+++ TEXTAUSZUG +++

Vom Melodram in dunklen Zeiten zum Klamotten-Klassiker

Die Jahre um 1940 gehörten ja einer eher unseligen Epoche an. Weite Teile Europas (Deutschland, Italien, Spanien …) waren von faschistischer Diktatur im Inneren und kriegstreibender Expansion nach außen geprägt. Die Sowjetunion stand unter der skrupel- und gnadenlosen absoluten Herrschaft Stalins. In Asien tobte der japanisch-chinesische Krieg. Spätestens durch den japanischen Überfall auf Pearl Harbour am 7.12.1941 und die vier Tage später folgende deutsche Kriegserklärung wurden die USA in den Zweiten Weltkrieg hineingezogen.

 

Trotz dieser düsteren Situation (oder eben deshalb – denn gerade in schweren Zeiten sehnt man sich ja nach leichter Unterhaltung) wurde „Arsen und Spitzenhäubchen“ zum Hit und später zum Welterfolg: Die Broadway-Inszenierung kam auf 1444 Vorstellungen; das Stück wurde zum Renner in London und wurde im selben Jahr von Frank Capra mit Cary Grant verfilmt. Der Film konnte – wegen des Theatererfolgs – erst 1944 aufgeführt werden, da zunächst die letzte Broadway-Vorstellung abgewartet werden musste, dann wurde auch er zum Kassenschlager.

+++ DIE DATEN +++

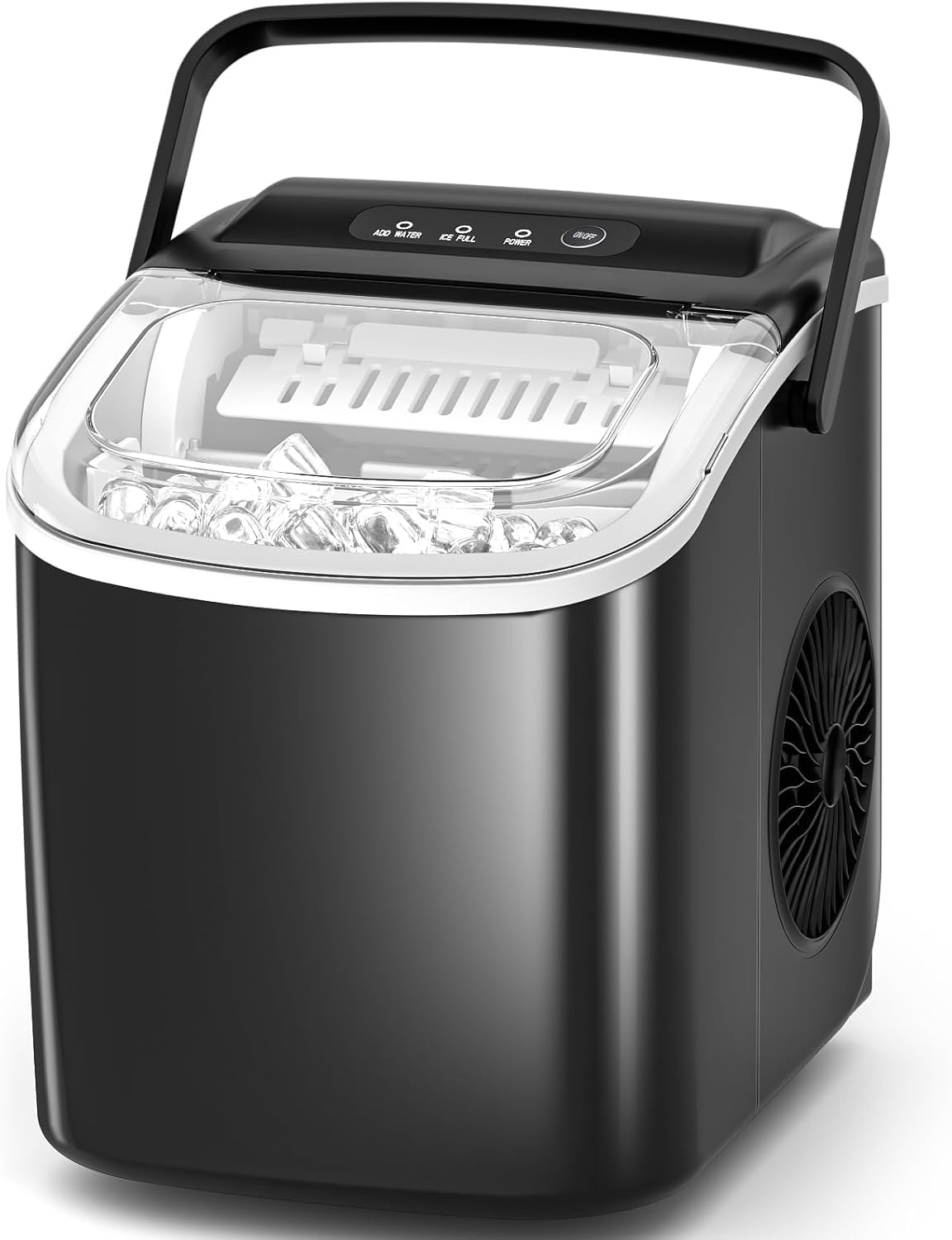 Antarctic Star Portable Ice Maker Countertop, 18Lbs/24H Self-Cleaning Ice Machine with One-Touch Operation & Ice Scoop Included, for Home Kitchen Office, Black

+++

DEINE AUFGABE: Wie viele Vorstellungen erreichte die Broadway-Inszenierung laut dem Text über „Arsen und Spitzenhäubchen“?

FERTIGE LÖSUNG: Sie kam auf 1444 Vorstellungen.